→ Excerpted passage:
##############################

Lets jump to the 21st century, because of the technological boom that included home recording equipment and thousands of outlets online to discover, purchase, and listen to music. An because of the $1 for a digital single sales model and the boom in single sales resulting in the decline of sales of full albums, today, no one making money from record sales, including the major labels. Labels responded by signing artists to 360 deals and by eliminating risk. What do I mean by this? Labels began taking a percentage of the artists touring and merchandising revenue to make up for the lost revenue in actual record sales. This meant the artists who achieved major success were now not only not making money from actual record sales, but they were loosing the revenue from touring and merchandising as well.

How did labels eliminate risk? They did this by getting rid of their A&R, their artist development departments. Because of the advances in technology there was a greater opportunity for artists and their fledgling teams to in a sense, self develop. On their own they could now write, produce, record, and market their music. Could a self made artist get on mainstream media outlets such as terrestrial radio and television on their own, fat chance, but could they build a fan base and revenue stream on their own, absolutely. Their independent success gives an indicator of their potential success with the label, signing artists who already have initial success, virtually eliminates the risk for the majors. They can then sign them and through marketing via mainstream channels get them greater visibility and multiply the income potential.

##############################

→ Collected material:

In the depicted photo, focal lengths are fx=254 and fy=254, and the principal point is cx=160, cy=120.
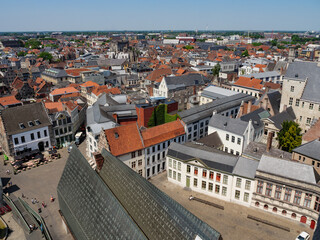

##############################

→ Jobs:
A - Answer these from the passage on record labels, one line per answer, marked (i), (ii), (iii) to match:
(i) To make up for lost record-sales revenue, what did labels begin taking a percentage of?
(ii) Which departments did labels get rid of in order to eliminate risk?
(iii) Which mainstream media outlets are named as ones a self-made artist would struggle to get on alone?
B - Extract from the passage on record labels the part that opens with the words containing "Lets jump to" and closes with "merchandising as well.".

→ Task responses:
A -
(i) The artists' touring and merchandising revenue.
(ii) Their A&R, their artist development departments.
(iii) Terrestrial radio and television.

B -
Lets jump to the 21st century, because of the technological boom that included home recording equipment and thousands of outlets online to discover, purchase, and listen to music. An because of the $1 for a digital single sales model and the boom in single sales resulting in the decline of sales of full albums, today, no one making money from record sales, including the major labels. Labels responded by signing artists to 360 deals and by eliminating risk. What do I mean by this? Labels began taking a percentage of the artists touring and merchandising revenue to make up for the lost revenue in actual record sales. This meant the artists who achieved major success were now not only not making money from actual record sales, but they were loosing the revenue from touring and merchandising as well.